■ Short task: Starting at the line with "How far is the grassy" in it, reproduce each line below through the last one, exactly, and include nothing else.

-------- Input data --------

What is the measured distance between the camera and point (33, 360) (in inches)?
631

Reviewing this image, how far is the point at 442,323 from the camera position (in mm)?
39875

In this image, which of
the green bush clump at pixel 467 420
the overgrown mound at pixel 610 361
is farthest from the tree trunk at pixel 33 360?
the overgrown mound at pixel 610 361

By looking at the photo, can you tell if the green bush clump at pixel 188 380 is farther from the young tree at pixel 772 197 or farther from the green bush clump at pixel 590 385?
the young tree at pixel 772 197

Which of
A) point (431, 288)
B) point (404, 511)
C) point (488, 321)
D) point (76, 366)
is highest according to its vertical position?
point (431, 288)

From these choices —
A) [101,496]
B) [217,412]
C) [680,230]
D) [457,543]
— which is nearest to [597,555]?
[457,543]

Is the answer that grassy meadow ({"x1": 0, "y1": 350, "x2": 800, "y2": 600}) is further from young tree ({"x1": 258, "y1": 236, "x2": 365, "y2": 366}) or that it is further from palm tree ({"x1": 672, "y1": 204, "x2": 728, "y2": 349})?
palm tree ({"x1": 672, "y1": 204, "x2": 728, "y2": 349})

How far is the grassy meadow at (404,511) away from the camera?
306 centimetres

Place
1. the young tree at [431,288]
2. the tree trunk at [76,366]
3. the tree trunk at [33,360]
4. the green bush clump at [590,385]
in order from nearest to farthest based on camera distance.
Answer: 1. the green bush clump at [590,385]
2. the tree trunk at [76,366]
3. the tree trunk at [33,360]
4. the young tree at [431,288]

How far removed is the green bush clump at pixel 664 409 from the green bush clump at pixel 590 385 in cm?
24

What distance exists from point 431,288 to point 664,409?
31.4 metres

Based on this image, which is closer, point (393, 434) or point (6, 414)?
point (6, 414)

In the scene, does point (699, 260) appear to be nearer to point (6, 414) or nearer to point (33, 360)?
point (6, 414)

--------

■ Complete response:
How far is the grassy meadow at (404,511) away from the camera?
306 centimetres

Place
1. the young tree at [431,288]
2. the tree trunk at [76,366]
3. the tree trunk at [33,360]
4. the green bush clump at [590,385]
in order from nearest to farthest based on camera distance.
Answer: 1. the green bush clump at [590,385]
2. the tree trunk at [76,366]
3. the tree trunk at [33,360]
4. the young tree at [431,288]

How far removed is the green bush clump at pixel 664 409 from the green bush clump at pixel 590 385 in cm?
24

What distance exists from point 431,288 to point 664,409?
31.4 metres

Based on this image, which is closer, point (393, 434) or point (6, 414)?
point (6, 414)

In the scene, does point (699, 260) appear to be nearer to point (6, 414) or nearer to point (33, 360)?
point (6, 414)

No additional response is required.